Rows of scene-based questions
-- START --

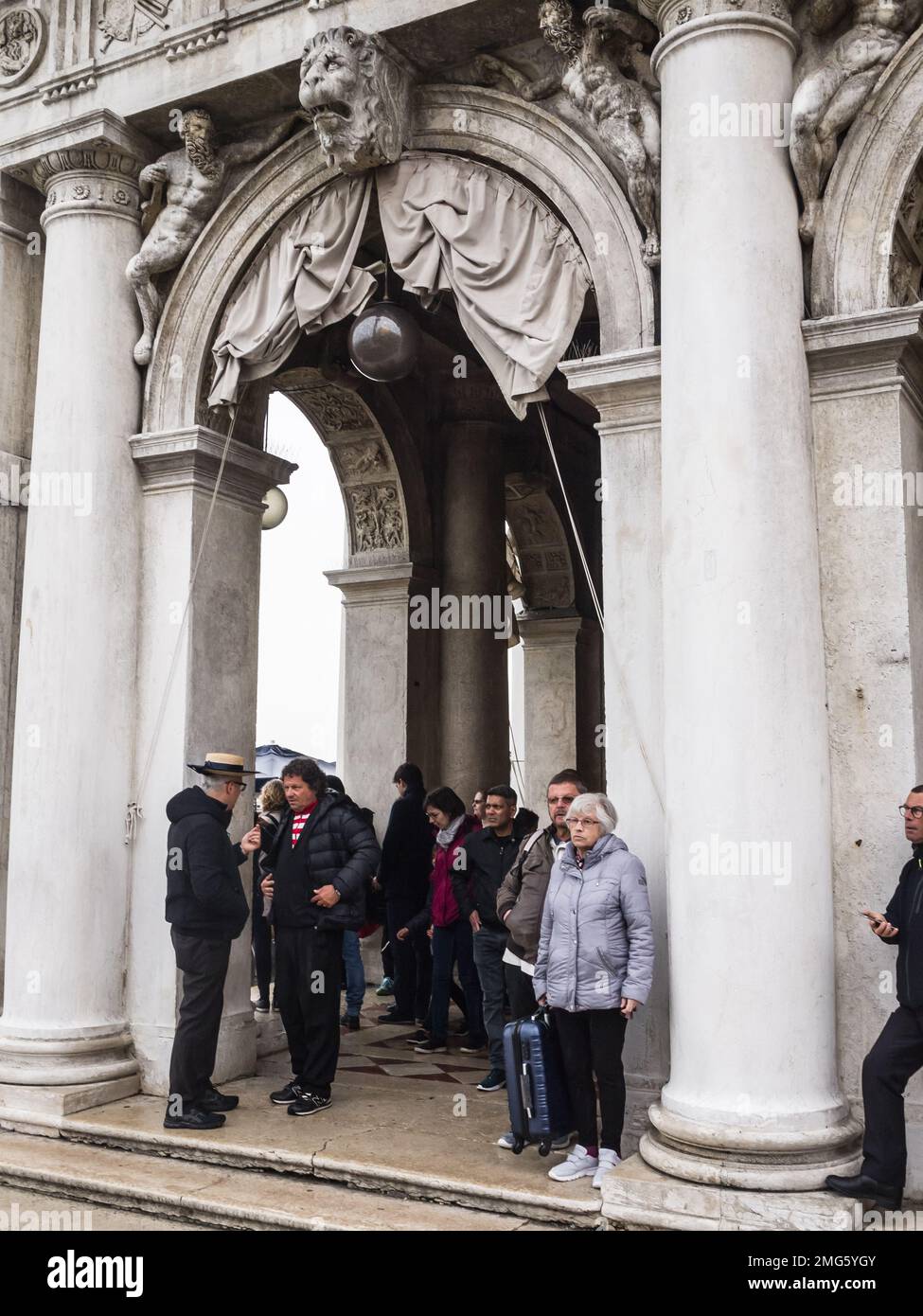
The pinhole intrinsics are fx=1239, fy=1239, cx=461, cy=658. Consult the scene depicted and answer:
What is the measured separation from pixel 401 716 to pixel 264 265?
474cm

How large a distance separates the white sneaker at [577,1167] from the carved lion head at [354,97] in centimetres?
509

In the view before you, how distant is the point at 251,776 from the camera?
7555 mm

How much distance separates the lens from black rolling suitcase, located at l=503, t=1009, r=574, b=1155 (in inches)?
209

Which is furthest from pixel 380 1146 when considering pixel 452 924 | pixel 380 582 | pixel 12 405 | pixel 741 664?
pixel 380 582

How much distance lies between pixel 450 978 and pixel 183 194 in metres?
5.08

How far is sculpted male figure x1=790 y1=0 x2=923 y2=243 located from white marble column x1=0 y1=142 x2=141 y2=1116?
406cm

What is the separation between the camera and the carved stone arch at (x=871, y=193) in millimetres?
5363

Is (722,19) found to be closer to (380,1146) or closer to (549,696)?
(380,1146)

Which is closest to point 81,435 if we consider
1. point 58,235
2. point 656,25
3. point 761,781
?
point 58,235

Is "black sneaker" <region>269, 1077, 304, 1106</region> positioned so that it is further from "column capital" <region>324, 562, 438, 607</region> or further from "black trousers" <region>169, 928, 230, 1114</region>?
"column capital" <region>324, 562, 438, 607</region>

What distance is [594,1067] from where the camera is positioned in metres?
5.27

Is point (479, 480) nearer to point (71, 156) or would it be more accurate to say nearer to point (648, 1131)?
point (71, 156)

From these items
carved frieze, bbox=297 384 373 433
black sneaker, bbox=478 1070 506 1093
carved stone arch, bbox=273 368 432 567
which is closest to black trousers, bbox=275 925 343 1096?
black sneaker, bbox=478 1070 506 1093

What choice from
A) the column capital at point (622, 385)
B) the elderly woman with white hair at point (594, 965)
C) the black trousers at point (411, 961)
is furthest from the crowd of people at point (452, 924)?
the column capital at point (622, 385)
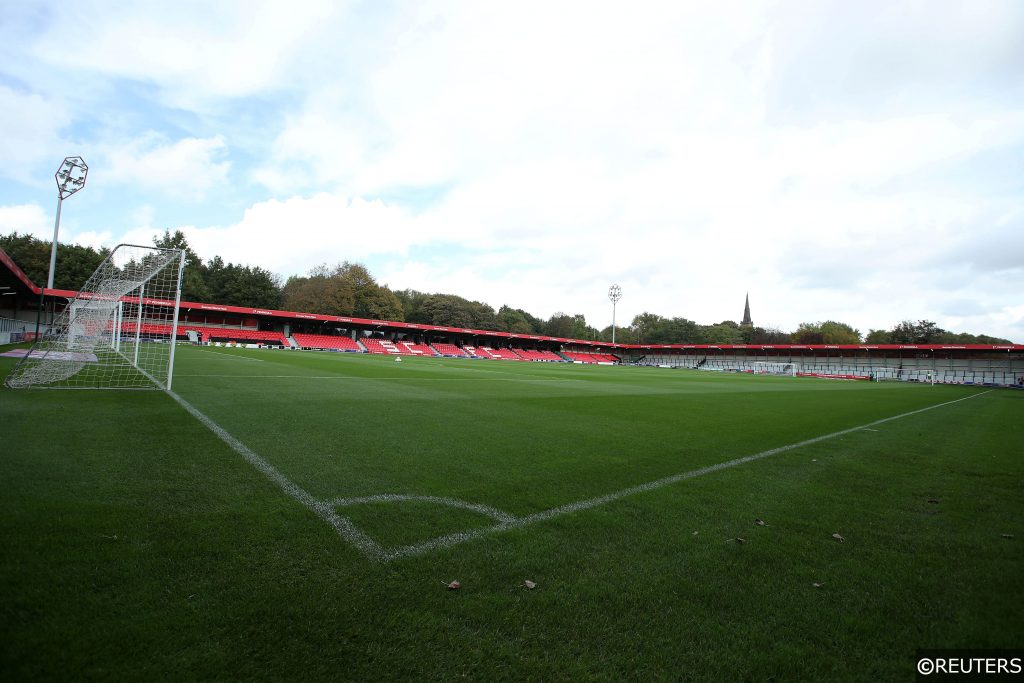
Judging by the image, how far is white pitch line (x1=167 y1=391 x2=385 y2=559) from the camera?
121 inches

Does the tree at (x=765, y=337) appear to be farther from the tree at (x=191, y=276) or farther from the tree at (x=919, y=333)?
the tree at (x=191, y=276)

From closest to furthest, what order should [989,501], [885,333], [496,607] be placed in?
[496,607] → [989,501] → [885,333]

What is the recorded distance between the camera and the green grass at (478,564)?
6.76 feet

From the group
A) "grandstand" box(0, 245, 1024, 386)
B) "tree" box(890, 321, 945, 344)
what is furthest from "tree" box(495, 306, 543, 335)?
"tree" box(890, 321, 945, 344)

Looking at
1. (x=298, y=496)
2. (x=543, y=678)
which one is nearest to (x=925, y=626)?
(x=543, y=678)

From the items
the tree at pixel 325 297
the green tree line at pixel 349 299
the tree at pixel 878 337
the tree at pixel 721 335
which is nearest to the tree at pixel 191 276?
the green tree line at pixel 349 299

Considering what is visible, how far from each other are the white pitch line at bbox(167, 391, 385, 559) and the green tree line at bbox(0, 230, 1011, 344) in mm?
69126

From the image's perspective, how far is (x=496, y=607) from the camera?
8.00 ft

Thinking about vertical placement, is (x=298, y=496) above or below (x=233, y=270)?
below

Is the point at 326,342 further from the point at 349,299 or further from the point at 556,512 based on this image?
the point at 556,512

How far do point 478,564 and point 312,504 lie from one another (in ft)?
5.32

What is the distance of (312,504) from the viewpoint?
3.77 meters

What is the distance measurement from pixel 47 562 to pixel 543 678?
2.68 meters

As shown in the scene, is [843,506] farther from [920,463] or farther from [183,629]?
[183,629]
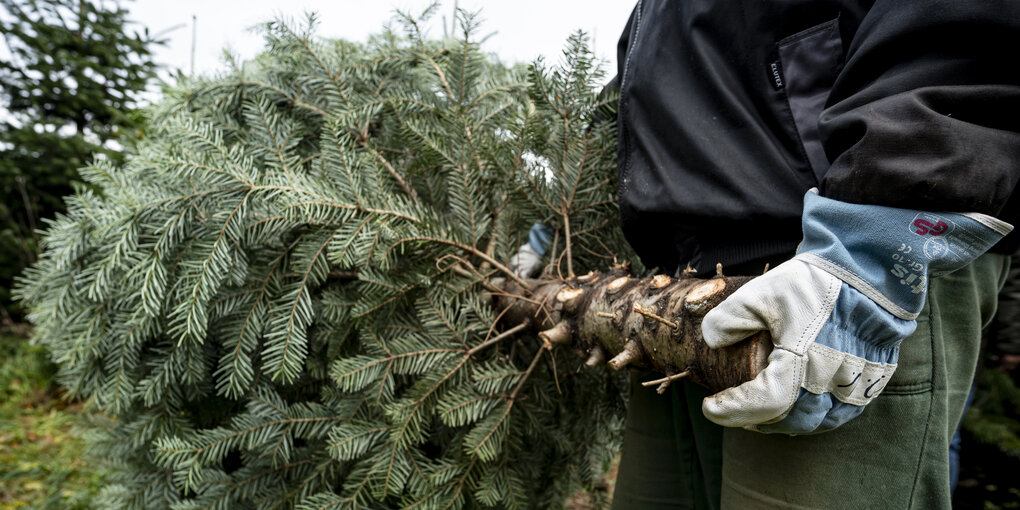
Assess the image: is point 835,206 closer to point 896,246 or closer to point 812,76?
point 896,246

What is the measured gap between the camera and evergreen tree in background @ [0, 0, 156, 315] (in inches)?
183

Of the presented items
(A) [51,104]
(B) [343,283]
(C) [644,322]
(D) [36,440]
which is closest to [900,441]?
(C) [644,322]

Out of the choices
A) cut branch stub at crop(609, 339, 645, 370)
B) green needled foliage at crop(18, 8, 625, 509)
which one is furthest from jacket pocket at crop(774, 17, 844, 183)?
green needled foliage at crop(18, 8, 625, 509)

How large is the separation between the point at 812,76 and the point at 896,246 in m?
0.32

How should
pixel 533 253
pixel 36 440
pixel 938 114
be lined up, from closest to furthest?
pixel 938 114
pixel 533 253
pixel 36 440

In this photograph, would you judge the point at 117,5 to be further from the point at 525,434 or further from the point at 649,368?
the point at 649,368

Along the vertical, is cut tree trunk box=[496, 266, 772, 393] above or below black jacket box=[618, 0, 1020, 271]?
below

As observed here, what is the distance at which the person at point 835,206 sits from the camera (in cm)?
68

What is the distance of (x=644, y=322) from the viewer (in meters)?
0.91

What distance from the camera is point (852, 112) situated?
2.32ft

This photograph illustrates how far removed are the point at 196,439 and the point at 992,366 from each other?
3.20 m

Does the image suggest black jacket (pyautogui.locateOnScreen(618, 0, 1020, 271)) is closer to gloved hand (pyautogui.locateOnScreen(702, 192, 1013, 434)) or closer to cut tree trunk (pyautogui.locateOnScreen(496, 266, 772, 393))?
gloved hand (pyautogui.locateOnScreen(702, 192, 1013, 434))

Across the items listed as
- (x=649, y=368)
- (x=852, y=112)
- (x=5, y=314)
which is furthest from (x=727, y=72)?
(x=5, y=314)

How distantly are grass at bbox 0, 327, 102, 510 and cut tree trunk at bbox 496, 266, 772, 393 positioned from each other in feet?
5.74
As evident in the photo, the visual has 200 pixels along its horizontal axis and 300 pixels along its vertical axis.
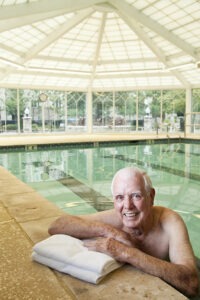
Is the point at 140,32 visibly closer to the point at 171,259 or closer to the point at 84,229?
the point at 84,229

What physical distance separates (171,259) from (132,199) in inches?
15.7

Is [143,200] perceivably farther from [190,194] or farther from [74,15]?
[74,15]

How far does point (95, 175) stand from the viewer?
737 centimetres

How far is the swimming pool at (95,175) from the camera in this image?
196 inches

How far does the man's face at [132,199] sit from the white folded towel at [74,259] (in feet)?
0.87

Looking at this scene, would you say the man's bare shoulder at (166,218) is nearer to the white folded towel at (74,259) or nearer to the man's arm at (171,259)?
the man's arm at (171,259)

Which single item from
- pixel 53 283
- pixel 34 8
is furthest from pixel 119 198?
pixel 34 8

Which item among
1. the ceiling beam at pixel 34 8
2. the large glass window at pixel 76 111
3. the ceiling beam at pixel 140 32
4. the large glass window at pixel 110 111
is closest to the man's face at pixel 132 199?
the ceiling beam at pixel 34 8

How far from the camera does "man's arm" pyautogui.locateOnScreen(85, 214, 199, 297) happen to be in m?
1.50

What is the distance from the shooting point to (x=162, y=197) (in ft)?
17.9

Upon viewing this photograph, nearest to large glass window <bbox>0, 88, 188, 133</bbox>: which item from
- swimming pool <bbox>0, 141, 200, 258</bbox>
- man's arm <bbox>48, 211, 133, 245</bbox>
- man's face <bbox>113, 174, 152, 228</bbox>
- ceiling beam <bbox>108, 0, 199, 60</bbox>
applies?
swimming pool <bbox>0, 141, 200, 258</bbox>

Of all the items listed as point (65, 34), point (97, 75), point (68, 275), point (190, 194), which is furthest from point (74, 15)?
point (68, 275)

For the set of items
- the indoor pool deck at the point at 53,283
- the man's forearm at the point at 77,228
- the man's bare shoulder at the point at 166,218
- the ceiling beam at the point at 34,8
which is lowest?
the indoor pool deck at the point at 53,283

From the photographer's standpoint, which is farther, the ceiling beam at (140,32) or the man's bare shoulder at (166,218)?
the ceiling beam at (140,32)
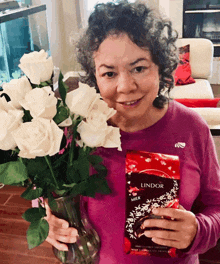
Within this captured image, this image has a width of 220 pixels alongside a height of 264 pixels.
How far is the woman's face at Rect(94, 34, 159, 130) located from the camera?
0.70 m

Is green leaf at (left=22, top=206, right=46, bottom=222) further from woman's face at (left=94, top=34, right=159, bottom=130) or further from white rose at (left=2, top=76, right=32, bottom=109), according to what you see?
woman's face at (left=94, top=34, right=159, bottom=130)

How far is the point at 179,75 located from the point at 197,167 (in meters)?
2.75

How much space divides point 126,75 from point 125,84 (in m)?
0.02

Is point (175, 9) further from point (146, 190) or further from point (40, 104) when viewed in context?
point (40, 104)

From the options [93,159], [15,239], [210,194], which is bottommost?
[15,239]

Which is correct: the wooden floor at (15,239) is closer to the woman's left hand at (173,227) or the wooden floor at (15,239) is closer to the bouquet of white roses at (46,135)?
the woman's left hand at (173,227)

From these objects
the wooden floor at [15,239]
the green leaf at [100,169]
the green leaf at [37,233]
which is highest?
the green leaf at [100,169]

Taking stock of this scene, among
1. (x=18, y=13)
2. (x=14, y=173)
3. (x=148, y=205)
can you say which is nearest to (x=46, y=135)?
(x=14, y=173)

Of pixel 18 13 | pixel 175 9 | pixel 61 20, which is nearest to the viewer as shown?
pixel 18 13

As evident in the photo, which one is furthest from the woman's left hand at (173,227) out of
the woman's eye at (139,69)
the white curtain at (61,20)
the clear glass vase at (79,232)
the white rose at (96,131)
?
the white curtain at (61,20)

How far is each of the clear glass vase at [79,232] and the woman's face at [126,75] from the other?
0.27 metres

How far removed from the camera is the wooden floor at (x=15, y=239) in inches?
73.7

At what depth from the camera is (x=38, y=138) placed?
485mm

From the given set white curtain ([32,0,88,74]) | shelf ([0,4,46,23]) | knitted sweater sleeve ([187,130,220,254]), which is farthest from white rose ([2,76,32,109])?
white curtain ([32,0,88,74])
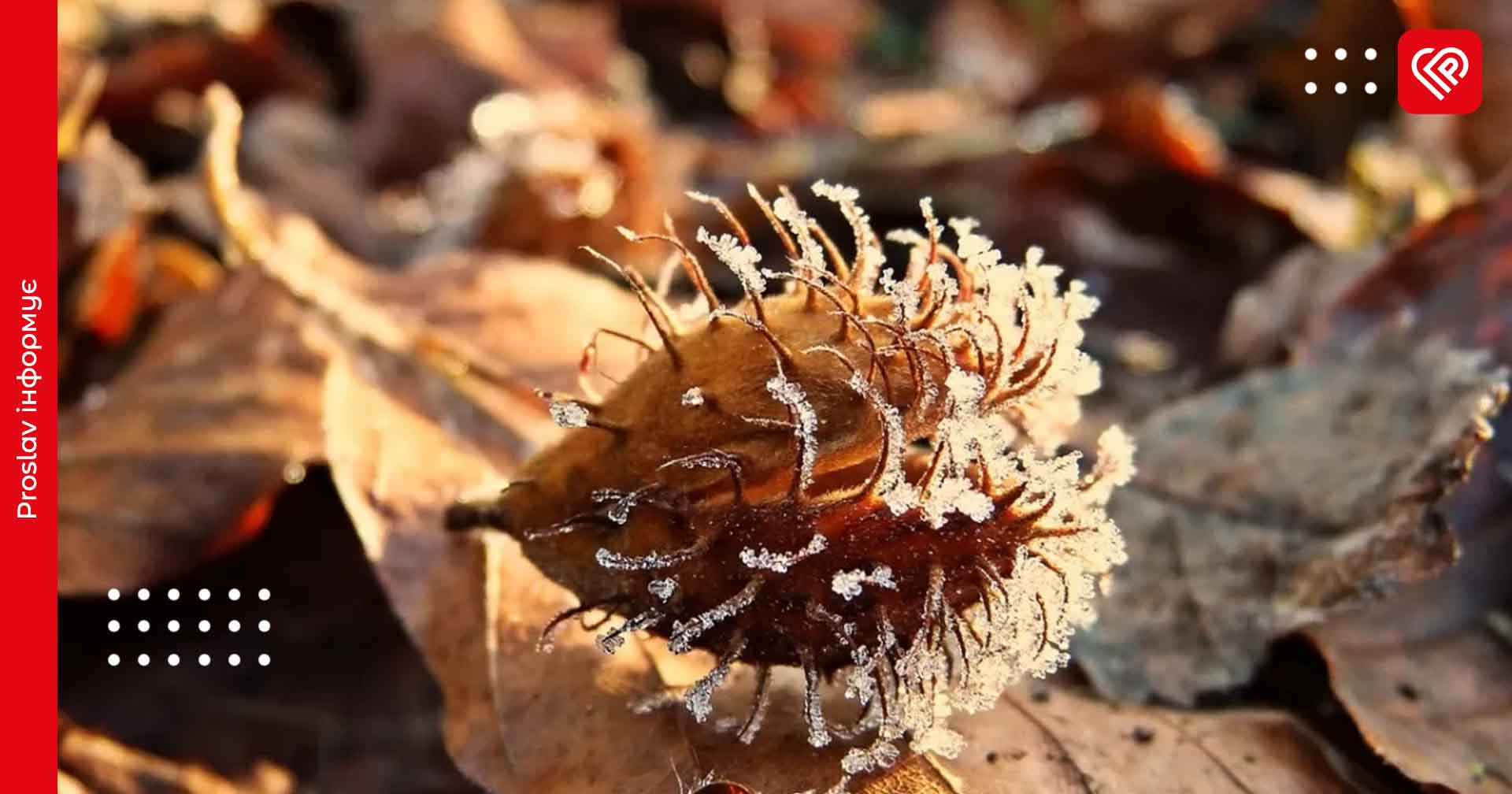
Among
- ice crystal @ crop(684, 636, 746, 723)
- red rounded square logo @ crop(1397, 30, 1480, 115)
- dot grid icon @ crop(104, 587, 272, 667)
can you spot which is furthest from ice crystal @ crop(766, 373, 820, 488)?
red rounded square logo @ crop(1397, 30, 1480, 115)

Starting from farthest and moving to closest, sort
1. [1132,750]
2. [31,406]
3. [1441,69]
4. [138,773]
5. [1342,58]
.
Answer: [1342,58] < [1441,69] < [31,406] < [138,773] < [1132,750]

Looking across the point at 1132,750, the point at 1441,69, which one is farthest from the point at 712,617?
the point at 1441,69

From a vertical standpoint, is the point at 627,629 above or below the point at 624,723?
above

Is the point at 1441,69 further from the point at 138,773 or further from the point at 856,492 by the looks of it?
the point at 138,773

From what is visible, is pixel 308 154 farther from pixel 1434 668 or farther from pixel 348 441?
pixel 1434 668

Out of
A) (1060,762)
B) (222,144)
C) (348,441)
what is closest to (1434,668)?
(1060,762)

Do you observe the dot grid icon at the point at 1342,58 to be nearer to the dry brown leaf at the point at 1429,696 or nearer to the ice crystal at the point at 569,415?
the dry brown leaf at the point at 1429,696
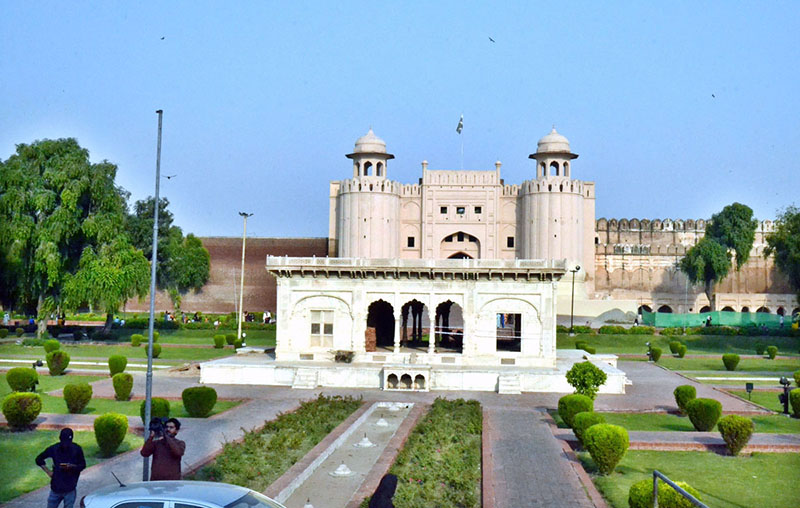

-- END --

» Task brief: Count the lines in the rows above that contain the string "standpoint", treating case as significant, and give only the number.

» Exercise solution: 2